Eine bahnbrechende neue Analyse zeigt, dass etwa 18,8 Millionen Demenzfälle weltweit – etwa ein Drittel aller – statistisch mit Erkrankungen verbunden sind, die Körperteile außerhalb des Gehirns betreffen. Die im Februar 2026 veröffentlichte Studie unterstreicht den entscheidenden Zusammenhang zwischen systemischer Gesundheit und kognitivem Verfall.

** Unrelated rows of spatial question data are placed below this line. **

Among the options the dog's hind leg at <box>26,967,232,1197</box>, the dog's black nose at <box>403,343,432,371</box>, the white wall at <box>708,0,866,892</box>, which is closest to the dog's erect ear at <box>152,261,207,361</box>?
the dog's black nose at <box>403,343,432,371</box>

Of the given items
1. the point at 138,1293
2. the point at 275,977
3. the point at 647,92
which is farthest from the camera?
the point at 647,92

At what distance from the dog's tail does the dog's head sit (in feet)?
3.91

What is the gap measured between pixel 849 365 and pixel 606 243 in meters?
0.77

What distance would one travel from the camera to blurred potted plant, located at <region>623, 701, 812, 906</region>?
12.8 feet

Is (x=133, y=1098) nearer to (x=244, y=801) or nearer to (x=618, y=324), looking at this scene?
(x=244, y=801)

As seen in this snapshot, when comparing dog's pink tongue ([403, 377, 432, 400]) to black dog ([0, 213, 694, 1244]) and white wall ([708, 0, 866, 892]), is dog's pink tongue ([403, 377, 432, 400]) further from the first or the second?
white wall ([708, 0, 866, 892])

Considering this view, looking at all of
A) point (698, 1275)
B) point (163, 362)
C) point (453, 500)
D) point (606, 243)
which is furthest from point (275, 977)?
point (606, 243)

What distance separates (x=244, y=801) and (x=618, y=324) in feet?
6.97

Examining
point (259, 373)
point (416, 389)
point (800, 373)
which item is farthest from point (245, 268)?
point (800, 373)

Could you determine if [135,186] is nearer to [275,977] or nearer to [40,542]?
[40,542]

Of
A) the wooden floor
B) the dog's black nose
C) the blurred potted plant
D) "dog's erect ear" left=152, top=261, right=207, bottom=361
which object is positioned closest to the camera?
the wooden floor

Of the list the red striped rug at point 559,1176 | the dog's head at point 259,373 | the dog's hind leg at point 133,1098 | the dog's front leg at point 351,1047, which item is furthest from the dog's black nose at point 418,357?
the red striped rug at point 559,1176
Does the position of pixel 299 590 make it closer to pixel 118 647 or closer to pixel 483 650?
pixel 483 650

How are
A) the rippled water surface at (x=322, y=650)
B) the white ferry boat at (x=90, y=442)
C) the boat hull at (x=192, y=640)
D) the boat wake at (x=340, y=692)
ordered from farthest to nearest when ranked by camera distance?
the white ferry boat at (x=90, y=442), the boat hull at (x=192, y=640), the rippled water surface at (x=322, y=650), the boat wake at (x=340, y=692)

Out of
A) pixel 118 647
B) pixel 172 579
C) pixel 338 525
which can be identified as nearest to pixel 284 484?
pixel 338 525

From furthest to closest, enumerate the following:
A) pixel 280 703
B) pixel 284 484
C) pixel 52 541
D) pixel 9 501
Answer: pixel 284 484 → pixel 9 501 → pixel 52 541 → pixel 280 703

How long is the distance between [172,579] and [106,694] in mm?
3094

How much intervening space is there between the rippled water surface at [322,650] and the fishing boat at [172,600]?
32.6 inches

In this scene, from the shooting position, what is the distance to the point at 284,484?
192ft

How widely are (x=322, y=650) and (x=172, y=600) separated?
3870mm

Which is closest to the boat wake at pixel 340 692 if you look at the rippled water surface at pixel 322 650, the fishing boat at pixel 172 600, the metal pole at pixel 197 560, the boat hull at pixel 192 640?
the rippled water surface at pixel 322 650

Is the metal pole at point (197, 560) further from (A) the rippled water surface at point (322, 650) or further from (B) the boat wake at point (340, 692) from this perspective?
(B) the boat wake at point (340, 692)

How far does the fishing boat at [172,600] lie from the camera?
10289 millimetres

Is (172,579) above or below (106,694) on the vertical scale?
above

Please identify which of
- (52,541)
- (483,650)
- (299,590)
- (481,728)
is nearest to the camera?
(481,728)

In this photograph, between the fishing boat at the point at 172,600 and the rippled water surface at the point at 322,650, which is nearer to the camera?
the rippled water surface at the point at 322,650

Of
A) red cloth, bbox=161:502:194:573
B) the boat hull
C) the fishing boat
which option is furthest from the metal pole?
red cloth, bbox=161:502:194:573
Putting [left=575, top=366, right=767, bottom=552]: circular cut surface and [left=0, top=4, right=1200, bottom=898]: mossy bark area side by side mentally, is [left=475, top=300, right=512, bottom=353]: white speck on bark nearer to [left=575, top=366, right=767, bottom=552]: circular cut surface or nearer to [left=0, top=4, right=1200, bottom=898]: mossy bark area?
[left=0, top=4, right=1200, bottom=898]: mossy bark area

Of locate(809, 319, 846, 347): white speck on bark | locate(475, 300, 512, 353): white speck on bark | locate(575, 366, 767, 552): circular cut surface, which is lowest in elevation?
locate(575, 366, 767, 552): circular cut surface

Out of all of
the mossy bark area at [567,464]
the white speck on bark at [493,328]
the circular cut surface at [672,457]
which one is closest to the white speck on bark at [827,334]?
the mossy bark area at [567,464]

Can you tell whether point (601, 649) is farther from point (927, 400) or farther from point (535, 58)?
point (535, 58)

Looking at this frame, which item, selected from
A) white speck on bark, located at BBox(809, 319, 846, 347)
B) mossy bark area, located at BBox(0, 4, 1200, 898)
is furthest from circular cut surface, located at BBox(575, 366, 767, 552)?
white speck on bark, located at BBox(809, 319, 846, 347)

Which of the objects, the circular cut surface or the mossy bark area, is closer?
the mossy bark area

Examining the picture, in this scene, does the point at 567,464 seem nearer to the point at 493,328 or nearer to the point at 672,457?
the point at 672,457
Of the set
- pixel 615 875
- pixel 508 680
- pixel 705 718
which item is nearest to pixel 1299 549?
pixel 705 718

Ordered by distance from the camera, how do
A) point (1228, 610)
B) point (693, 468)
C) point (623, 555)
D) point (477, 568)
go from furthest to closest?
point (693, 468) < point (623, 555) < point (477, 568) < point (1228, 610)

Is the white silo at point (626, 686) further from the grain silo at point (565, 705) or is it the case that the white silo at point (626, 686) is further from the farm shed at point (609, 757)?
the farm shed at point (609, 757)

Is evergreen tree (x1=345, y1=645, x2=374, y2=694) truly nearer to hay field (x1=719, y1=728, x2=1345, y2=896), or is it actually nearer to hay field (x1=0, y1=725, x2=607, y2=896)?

Der miteinander verbundene Körper und Gehirn
Seit Jahren wissen Forscher, dass Faktoren wie Ernährung, Bewegung und chronische Krankheiten wie Bluthochdruck und Diabetes das Demenzrisiko beeinflussen. Diese neue Forschung der Sun Yat-sen-Universität geht noch einen Schritt weiter und quantifiziert die Auswirkungen von 26 verschiedenen peripheren Erkrankungen auf die weltweiten Demenzraten anhand von Daten der Global Burden of Disease Study und der UK Biobank.
Die Forscher berechneten den bevölkerungszuordenbaren Anteil für jede Erkrankung – im Wesentlichen den Anteil der Demenzfälle, die statistisch mit jedem Gesundheitsproblem in Verbindung gebracht werden könnten. Dieser Ansatz ermöglicht ein klareres Verständnis darüber, welche Erkrankungen für die Gehirngesundheit auf Bevölkerungsebene am wichtigsten sein können.
Schlüsselbedingungen und ihre Auswirkungen
Die Analyse identifizierte 16 häufige Gesundheitszustände, die insgesamt mit 33 % der Demenzfälle weltweit verbunden sind. Zu den bedeutendsten Mitwirkenden zählen:
- Parodontitis (Zahnfleischerkrankung): Wird mit etwa 6 % der Demenzfälle in Verbindung gebracht.
- Chronische Lebererkrankungen: machen etwa 5,5 % aus.
- Hörverlust: Trägt fast 5 % bei.
- Sehverlust: Mit etwa 4 % verbunden.
- Typ-2-Diabetes: Mit etwa 4 % verbunden.
Weitere identifizierte Erkrankungen sind chronische Nierenerkrankungen, Arthrose, Schlaganfall, ischämische Herzkrankheit, COPD, Asthma, Vorhofflimmern, Ekzeme, rheumatoide Arthritis, Multiple Sklerose und entzündliche Darmerkrankungen.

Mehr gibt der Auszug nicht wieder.